Elle ressurgira par les petits groupes, les mouvements et une minorité qui remettra la foi et la prière au centre de leur vie et expérimentera de nouveau les sacrements comme service divin et non comme un problème de structure liturgique. Ce sera une Église plus spirituelle, qui ne s’arrogera pas un mandat politique flirtant de-ci avec la gauche et de-là avec la droite. Elle fera cela avec difficulté. En fait, le processus de la cristallisation et de la clarification la rendra pauvre, la fera devenir une Église des petits, le processus sera long et pénible… mais après l’épreuve de ses divisions, d’une église intériorisée et simplifiée sortira une grande force.

Les hommes qui vivront dans un monde totalement programmé vivront une solitude indicible.

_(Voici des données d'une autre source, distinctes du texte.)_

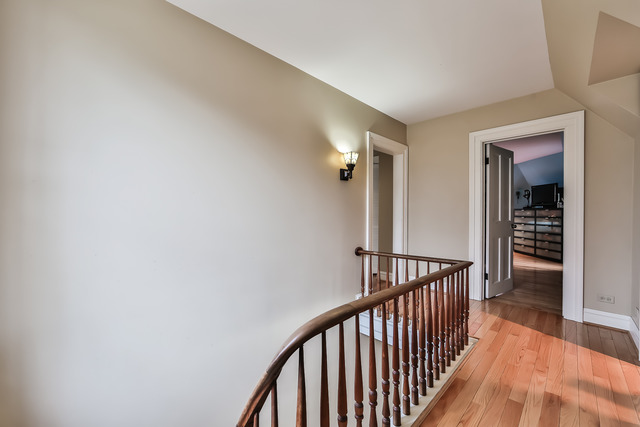 482 Longcommon Rd, Riverside, IL 60546 photo 14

S’ils ont perdu complètement le sens de Dieu, ils ressentiront toute l’horreur de leur pauvreté. Et ils découvriront alors la petite communauté des croyants comme quelque chose de totalement nouveau : ils le découvriront comme une espérance pour eux-mêmes, la réponse qu’ils avaient toujours cherchée en secret… Il me semble certain que des temps très difficiles sont en train de se préparer pour l’Église. Sa vraie crise est à peine commencée. Elle doit régler ses comptes avec de grands bouleversements. Mais je suis aussi tout à fait sûr de ce qui restera à la fin : non l’Église du culte politique… mais l’Église de la foi. C’est sûr qu’elle ne sera plus la force sociale dominante dans la mesure où elle l’était jusqu’il y a peu de temps. Mais l’Église connaîtra une nouvelle floraison et apparaîtra comme la maison de l’homme, où trouver vie et espérance au-delà de la mort » (Joseph Ratzinger, « Foi et Avenir », Paris, Mame, 1971).